Israeli media reported that 200,000 people joined the festivities.
"The sun is out and everybody is partying and having fun, the atmosphere is great," said Christian Tummann, a German tourist celebrating with his husband.
"I feel so happy, so happy, that I can go to the Middle East and still be proud, it's very nice," said Swedish tourist Dona Ulzen.
Parts of the bustling city shut for traffic and loud music blasted along the parade's route, which was crowded with people dancing and waving balloons and rainbow flags.
Israel is widely tolerant of gay people, and Tel Aviv has emerged as one of the world's most gay-friendly travel destinations. The city stands in sharp contrast to much of the region, where people are persecuted and may even be killed because of their sexuality.

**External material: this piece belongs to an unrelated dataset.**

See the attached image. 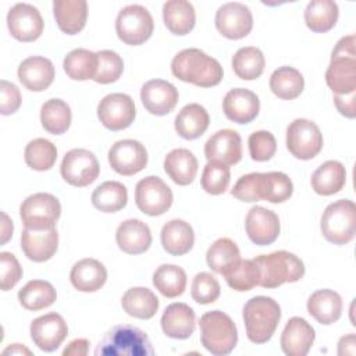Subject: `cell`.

Jerusalem, known for its rich religious history, holds a modest pride parade each year.
The majority of Jerusalem's residents are observant Jews, Muslims or Christians, conservative communities whose members mostly frown on homosexuality. But violent attacks on gay people are rare.
A radical ultra-Orthodox Jew stabbed a teenage girl to death at Jerusalem's parade in 2015. The attack was widely condemned and the killer was convicted for murder.